> [RECORDS FOR THIS TASK]
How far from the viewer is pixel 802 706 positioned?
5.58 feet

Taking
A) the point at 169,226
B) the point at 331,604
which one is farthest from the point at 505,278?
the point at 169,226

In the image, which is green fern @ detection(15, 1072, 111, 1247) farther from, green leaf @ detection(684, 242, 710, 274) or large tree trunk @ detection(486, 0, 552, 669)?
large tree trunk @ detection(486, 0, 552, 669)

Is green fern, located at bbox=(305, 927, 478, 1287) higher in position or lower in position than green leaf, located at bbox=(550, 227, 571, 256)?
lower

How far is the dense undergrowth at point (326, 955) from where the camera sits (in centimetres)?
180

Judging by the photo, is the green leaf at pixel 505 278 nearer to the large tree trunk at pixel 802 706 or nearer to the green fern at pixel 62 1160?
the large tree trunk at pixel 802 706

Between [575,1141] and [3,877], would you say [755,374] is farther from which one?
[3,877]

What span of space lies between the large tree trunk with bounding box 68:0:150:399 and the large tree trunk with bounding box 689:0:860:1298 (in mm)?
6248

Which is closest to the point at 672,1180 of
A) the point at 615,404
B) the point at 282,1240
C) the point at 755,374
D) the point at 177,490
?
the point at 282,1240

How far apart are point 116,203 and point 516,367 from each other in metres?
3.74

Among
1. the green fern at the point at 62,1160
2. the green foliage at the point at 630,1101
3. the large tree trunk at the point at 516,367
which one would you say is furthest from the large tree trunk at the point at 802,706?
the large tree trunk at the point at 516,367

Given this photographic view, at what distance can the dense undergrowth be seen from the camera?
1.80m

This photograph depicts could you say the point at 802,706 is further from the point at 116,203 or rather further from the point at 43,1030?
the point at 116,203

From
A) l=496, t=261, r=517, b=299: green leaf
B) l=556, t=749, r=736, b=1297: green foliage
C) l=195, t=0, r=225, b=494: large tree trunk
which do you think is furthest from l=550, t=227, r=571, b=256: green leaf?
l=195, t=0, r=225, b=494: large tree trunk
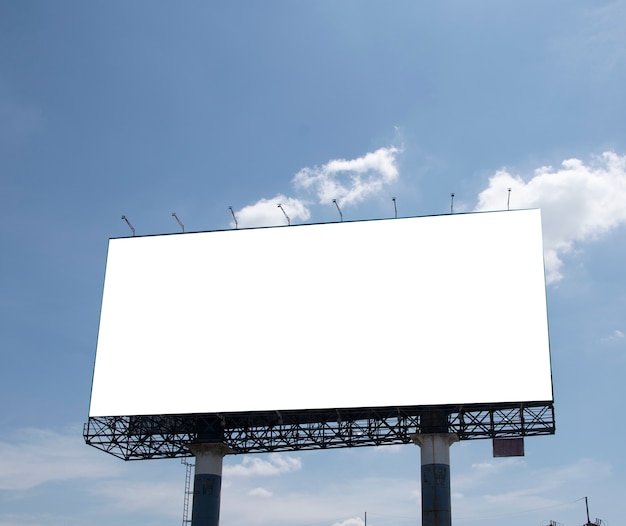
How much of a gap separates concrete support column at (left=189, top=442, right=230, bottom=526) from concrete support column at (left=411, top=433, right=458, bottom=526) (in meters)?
11.2

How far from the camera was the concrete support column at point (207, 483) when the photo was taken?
43250mm

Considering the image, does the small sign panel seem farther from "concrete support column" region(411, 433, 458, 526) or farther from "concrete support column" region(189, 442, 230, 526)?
"concrete support column" region(189, 442, 230, 526)

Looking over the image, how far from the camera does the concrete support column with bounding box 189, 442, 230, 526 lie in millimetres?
43250

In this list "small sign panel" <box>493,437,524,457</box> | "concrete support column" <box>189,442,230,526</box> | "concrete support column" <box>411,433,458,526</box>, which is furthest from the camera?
"concrete support column" <box>189,442,230,526</box>

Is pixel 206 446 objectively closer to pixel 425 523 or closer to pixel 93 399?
pixel 93 399

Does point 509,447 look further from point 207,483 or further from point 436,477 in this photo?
point 207,483

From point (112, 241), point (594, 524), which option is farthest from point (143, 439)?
point (594, 524)

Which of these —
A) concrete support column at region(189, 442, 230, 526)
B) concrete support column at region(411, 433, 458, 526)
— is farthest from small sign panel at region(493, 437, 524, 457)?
concrete support column at region(189, 442, 230, 526)

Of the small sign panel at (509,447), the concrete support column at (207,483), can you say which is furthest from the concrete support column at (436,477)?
the concrete support column at (207,483)

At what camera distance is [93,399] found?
4506 cm

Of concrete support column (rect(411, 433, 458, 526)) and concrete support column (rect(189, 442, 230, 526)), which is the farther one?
concrete support column (rect(189, 442, 230, 526))

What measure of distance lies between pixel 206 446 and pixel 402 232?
16.4m

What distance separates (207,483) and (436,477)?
501 inches

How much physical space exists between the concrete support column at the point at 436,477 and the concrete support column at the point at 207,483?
36.9 ft
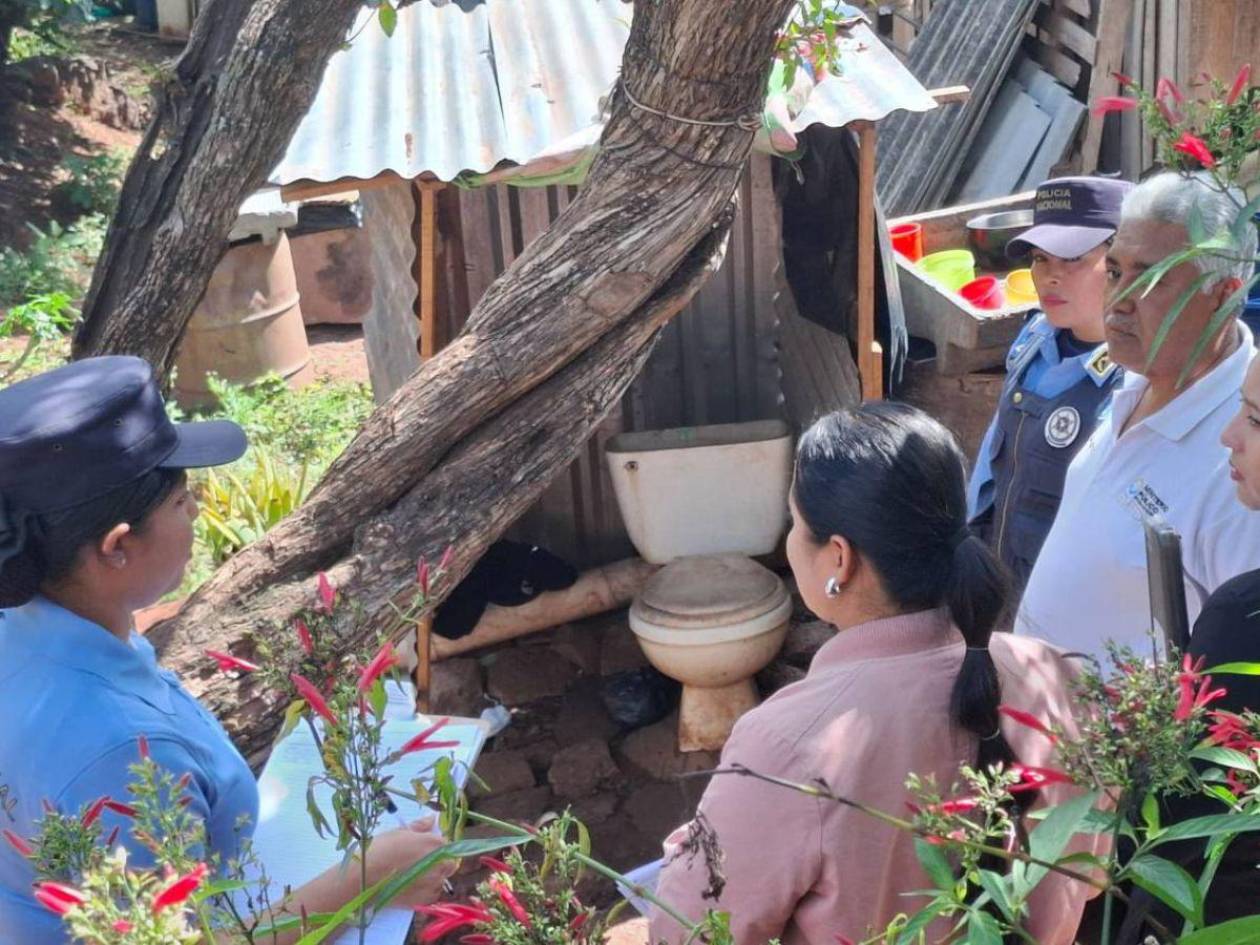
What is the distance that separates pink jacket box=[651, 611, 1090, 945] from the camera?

> [WORK REQUIRED] Print each line of the material above exactly, with the pictures removed from your copy.

> [SOLUTION TO THE EXERCISE]
How far from the viewer is pixel 802 706 positioned?
5.58 feet

Taking
A) the point at 169,226
B) the point at 331,604
which one is farthest from the point at 505,278?
the point at 169,226

In the image, which is green fern @ detection(15, 1072, 111, 1247) farther from, green leaf @ detection(684, 242, 710, 274) or large tree trunk @ detection(486, 0, 552, 669)?
large tree trunk @ detection(486, 0, 552, 669)

Is green fern, located at bbox=(305, 927, 478, 1287) higher in position or lower in position than green leaf, located at bbox=(550, 227, 571, 256)?
lower

How far is the dense undergrowth at point (326, 955) from where the camera sits (in centimetres)?
180

Judging by the photo, is the green leaf at pixel 505 278 nearer to the large tree trunk at pixel 802 706 or nearer to the green fern at pixel 62 1160?
the large tree trunk at pixel 802 706

Between [575,1141] and [3,877], would you say [755,374] is farther from which one?
[3,877]

What span of space lies between the large tree trunk with bounding box 68:0:150:399 and the large tree trunk with bounding box 689:0:860:1298 (in mm)?
6248

Which is closest to the point at 672,1180 of
A) the point at 615,404
B) the point at 282,1240
C) the point at 755,374
D) the point at 177,490
?
the point at 282,1240

How far apart are point 116,203 and point 516,367 from each other in metres?
3.74

Among
1. the green fern at the point at 62,1160
2. the green foliage at the point at 630,1101
3. the large tree trunk at the point at 516,367
which one would you say is furthest from the large tree trunk at the point at 802,706?
the large tree trunk at the point at 516,367

Given this photographic view, at what distance can the dense undergrowth be seen from the camera?
1.80m

This photograph depicts could you say the point at 802,706 is further from the point at 116,203 or rather further from the point at 43,1030?
the point at 116,203

From
A) l=496, t=261, r=517, b=299: green leaf
B) l=556, t=749, r=736, b=1297: green foliage
C) l=195, t=0, r=225, b=494: large tree trunk
which do you think is furthest from l=550, t=227, r=571, b=256: green leaf?
l=195, t=0, r=225, b=494: large tree trunk
How much of a gap separates concrete support column at (left=189, top=442, right=230, bottom=526) from concrete support column at (left=411, top=433, right=458, bottom=526) (in meters)?
11.2

How far from the camera was the concrete support column at point (207, 483) when the photo was taken?
43250mm

Considering the image, does the small sign panel seem farther from "concrete support column" region(411, 433, 458, 526) or farther from "concrete support column" region(189, 442, 230, 526)?
"concrete support column" region(189, 442, 230, 526)

Looking over the image, how far from the camera does the concrete support column with bounding box 189, 442, 230, 526 lie in millimetres?
43250

In this list "small sign panel" <box>493,437,524,457</box> | "concrete support column" <box>189,442,230,526</box> | "concrete support column" <box>411,433,458,526</box>, which is furthest from the camera?
"concrete support column" <box>189,442,230,526</box>

Is pixel 206 446 objectively closer to pixel 425 523 or closer to pixel 93 399?
pixel 93 399

Does point 509,447 look further from point 207,483 or further from point 436,477 in this photo?
point 207,483

From point (112, 241), point (594, 524), which option is farthest from point (143, 439)?
point (594, 524)

Which of these —
A) concrete support column at region(189, 442, 230, 526)
B) concrete support column at region(411, 433, 458, 526)
— is farthest from small sign panel at region(493, 437, 524, 457)?
concrete support column at region(189, 442, 230, 526)

Of the small sign panel at (509,447), the concrete support column at (207,483), can you say which is furthest from the concrete support column at (436,477)?
the concrete support column at (207,483)

At what camera distance is [93,399] found?
4506 cm

Of concrete support column (rect(411, 433, 458, 526)) and concrete support column (rect(189, 442, 230, 526)), which is the farther one?
concrete support column (rect(189, 442, 230, 526))

What measure of distance lies between pixel 206 446 and pixel 402 232?
16.4m

What distance separates (207,483) and (436,477)?
501 inches

How much physical space exists between the concrete support column at the point at 436,477 and the concrete support column at the point at 207,483?
36.9 ft
What is the distance that separates pink jacket box=[651, 611, 1090, 945] from the camera?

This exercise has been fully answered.